Your instructions:
Without the pictures, reproduce the records that follow exactly.

>>

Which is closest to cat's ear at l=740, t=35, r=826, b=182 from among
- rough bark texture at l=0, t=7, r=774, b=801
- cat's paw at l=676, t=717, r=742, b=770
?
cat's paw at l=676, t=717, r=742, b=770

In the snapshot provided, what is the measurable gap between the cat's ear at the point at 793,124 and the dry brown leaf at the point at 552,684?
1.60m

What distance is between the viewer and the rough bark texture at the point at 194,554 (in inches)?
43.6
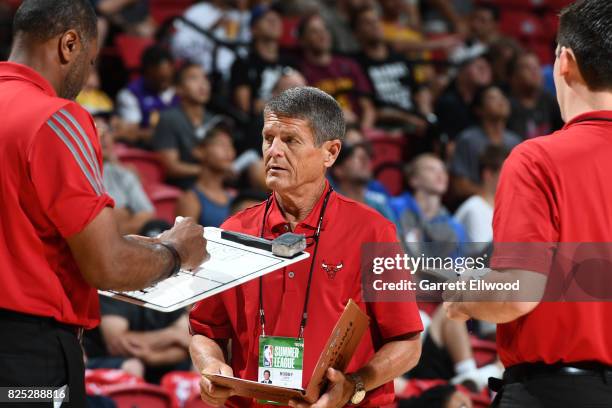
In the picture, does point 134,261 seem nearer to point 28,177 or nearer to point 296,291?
point 28,177

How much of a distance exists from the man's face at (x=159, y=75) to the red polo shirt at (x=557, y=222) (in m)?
6.16

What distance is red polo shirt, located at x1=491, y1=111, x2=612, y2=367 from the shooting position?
2.42 m

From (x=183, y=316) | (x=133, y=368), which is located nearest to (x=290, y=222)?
(x=133, y=368)

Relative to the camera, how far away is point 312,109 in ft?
10.1

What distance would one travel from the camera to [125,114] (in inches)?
325

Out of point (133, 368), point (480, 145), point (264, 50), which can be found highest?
point (264, 50)

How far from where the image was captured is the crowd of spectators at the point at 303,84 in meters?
6.11

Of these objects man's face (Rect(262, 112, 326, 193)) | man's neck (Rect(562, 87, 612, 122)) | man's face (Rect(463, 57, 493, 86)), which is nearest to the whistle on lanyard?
man's face (Rect(262, 112, 326, 193))

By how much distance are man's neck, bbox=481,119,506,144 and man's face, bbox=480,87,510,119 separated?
0.15 ft

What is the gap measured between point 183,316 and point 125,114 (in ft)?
9.67

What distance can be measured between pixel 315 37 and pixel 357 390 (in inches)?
260

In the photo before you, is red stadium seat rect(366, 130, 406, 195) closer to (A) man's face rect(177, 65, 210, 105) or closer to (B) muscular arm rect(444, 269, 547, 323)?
(A) man's face rect(177, 65, 210, 105)

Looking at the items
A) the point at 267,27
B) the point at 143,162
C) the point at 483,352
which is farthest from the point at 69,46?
the point at 267,27

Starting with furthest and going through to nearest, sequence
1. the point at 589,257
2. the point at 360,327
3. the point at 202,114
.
A: the point at 202,114 < the point at 360,327 < the point at 589,257
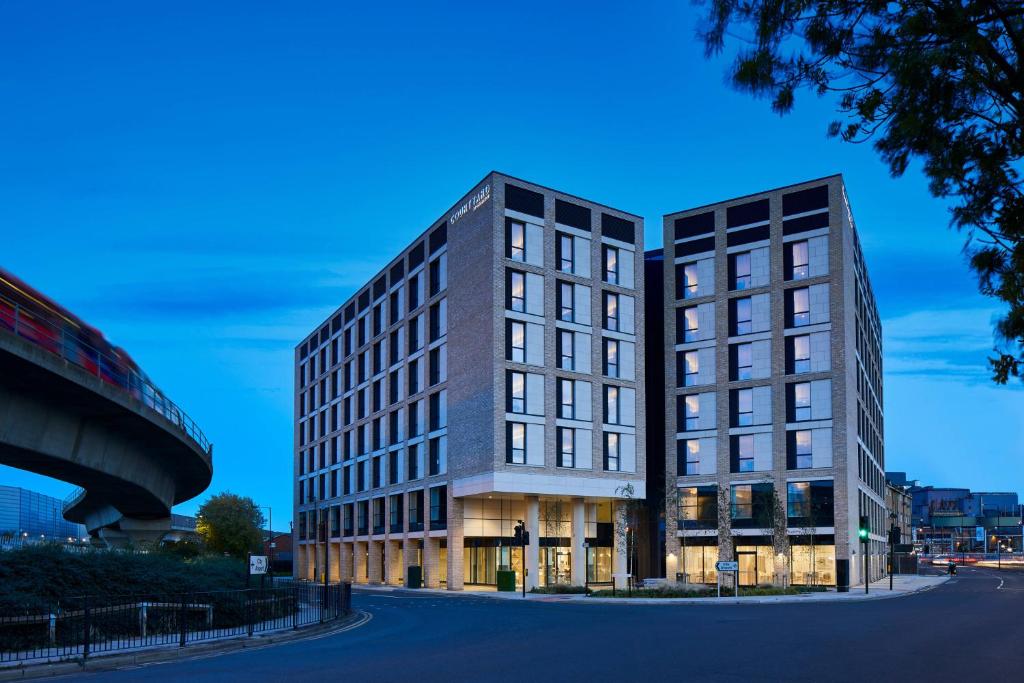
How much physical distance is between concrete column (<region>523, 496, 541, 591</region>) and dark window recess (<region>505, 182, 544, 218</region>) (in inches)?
701

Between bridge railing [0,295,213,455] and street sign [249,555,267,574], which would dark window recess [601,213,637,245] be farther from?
street sign [249,555,267,574]

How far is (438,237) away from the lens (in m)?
70.7

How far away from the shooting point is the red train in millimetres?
24013

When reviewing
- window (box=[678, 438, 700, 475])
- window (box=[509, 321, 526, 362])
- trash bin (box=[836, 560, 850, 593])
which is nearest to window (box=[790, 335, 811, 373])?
window (box=[678, 438, 700, 475])

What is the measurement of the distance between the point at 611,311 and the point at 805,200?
570 inches

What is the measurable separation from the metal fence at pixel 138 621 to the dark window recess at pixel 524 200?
118ft

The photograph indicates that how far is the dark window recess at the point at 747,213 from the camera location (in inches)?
2692

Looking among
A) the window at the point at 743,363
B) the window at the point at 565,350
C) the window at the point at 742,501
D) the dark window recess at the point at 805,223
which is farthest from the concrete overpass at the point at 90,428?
the dark window recess at the point at 805,223

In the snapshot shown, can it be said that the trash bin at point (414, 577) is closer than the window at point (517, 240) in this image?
No

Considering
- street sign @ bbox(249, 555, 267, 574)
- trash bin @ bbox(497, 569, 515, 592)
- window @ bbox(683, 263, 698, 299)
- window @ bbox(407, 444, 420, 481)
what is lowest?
trash bin @ bbox(497, 569, 515, 592)

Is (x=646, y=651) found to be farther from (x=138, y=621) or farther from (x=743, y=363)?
(x=743, y=363)

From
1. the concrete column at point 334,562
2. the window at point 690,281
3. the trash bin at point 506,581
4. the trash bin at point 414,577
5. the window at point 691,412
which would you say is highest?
the window at point 690,281

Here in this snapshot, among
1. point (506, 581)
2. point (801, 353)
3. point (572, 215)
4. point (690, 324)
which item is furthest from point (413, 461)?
point (801, 353)

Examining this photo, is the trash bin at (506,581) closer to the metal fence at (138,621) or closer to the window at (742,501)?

<<

Written response:
Which is closest to cat's ear at l=740, t=35, r=826, b=182 from among
- rough bark texture at l=0, t=7, r=774, b=801
- cat's paw at l=676, t=717, r=742, b=770
?
cat's paw at l=676, t=717, r=742, b=770

In the snapshot provided, what is the measurable gap between the cat's ear at the point at 793,124 and the dry brown leaf at the point at 552,684?
1.60m

What distance is between the viewer and the rough bark texture at the point at 194,554 (in inches)?
43.6
In the picture, does point 134,261 seem nearer to point 28,177 or nearer to point 296,291?
point 28,177

How much of a distance exists from the man's face at (x=159, y=75) to the red polo shirt at (x=557, y=222) (in m)?
6.16

What distance is red polo shirt, located at x1=491, y1=111, x2=612, y2=367 from the shooting position?
2.42 m

From (x=183, y=316) | (x=133, y=368), which is located nearest to (x=290, y=222)?
(x=133, y=368)

Relative to the camera, how far away is point 312,109 in ft?
10.1

What distance would one travel from the camera to [125,114] (in inches)?
325

Out of point (133, 368), point (480, 145), point (264, 50), which can be found highest?
point (264, 50)

How far from where the image was captured is the crowd of spectators at the point at 303,84 in meters?
6.11

Of these objects man's face (Rect(262, 112, 326, 193)) | man's neck (Rect(562, 87, 612, 122)) | man's face (Rect(463, 57, 493, 86)), which is nearest to the whistle on lanyard?
man's face (Rect(262, 112, 326, 193))

By how much distance are man's neck, bbox=481,119,506,144 and man's face, bbox=480,87,510,119 separated?
0.15 ft

What is the gap measured between point 183,316 and point 125,114 (in ft)?
9.67

What distance can be measured between pixel 315 37 and pixel 357 390 (in inches)?
260

In the photo before you, is red stadium seat rect(366, 130, 406, 195) closer to (A) man's face rect(177, 65, 210, 105) or closer to (B) muscular arm rect(444, 269, 547, 323)?
(A) man's face rect(177, 65, 210, 105)

Looking at the items
A) the point at 267,27
B) the point at 143,162
C) the point at 483,352
which is farthest from the point at 69,46?
the point at 267,27

Starting with furthest and going through to nearest, sequence
1. the point at 589,257
2. the point at 360,327
3. the point at 202,114
.
A: the point at 202,114 < the point at 360,327 < the point at 589,257
How much physical distance is between concrete column (<region>523, 496, 541, 591</region>) and dark window recess (<region>505, 182, 544, 218</region>) (in inches)?
701

Between bridge railing [0,295,213,455] and street sign [249,555,267,574], which would dark window recess [601,213,637,245] be farther from?
street sign [249,555,267,574]

How far is (438,237) away from the lens (in m)?
70.7

How far away from the shooting point is the red train in millimetres?
24013

When reviewing
- window (box=[678, 438, 700, 475])
- window (box=[509, 321, 526, 362])
- trash bin (box=[836, 560, 850, 593])
which is nearest to window (box=[790, 335, 811, 373])?
window (box=[678, 438, 700, 475])

What is the measurement of the distance between the point at 611,311 and the point at 805,200?
570 inches

What is the measurable separation from the metal fence at pixel 138 621 to the dark window recess at pixel 524 200?
118ft

The photograph indicates that how far is the dark window recess at the point at 747,213 from the camera location (in inches)?
2692

Looking among
A) the window at the point at 743,363
B) the window at the point at 565,350
C) the window at the point at 742,501
D) the dark window recess at the point at 805,223
which is farthest from the concrete overpass at the point at 90,428?
the dark window recess at the point at 805,223

In the snapshot shown, can it be said that the trash bin at point (414, 577) is closer than the window at point (517, 240) in this image?
No

Considering
- street sign @ bbox(249, 555, 267, 574)
- trash bin @ bbox(497, 569, 515, 592)
- window @ bbox(683, 263, 698, 299)
- window @ bbox(407, 444, 420, 481)
what is lowest?
trash bin @ bbox(497, 569, 515, 592)

Is (x=646, y=651) found to be farther from (x=138, y=621) or farther from (x=743, y=363)?
(x=743, y=363)

From
1. the concrete column at point 334,562
2. the window at point 690,281
3. the trash bin at point 506,581
4. the trash bin at point 414,577
5. the window at point 691,412
which would you say is highest?
the window at point 690,281

Here in this snapshot, among
1. point (506, 581)
2. point (801, 353)
3. point (572, 215)
4. point (690, 324)
which item is furthest from point (413, 461)?
point (801, 353)

Examining this photo, is the trash bin at (506,581) closer to the metal fence at (138,621) or closer to the window at (742,501)?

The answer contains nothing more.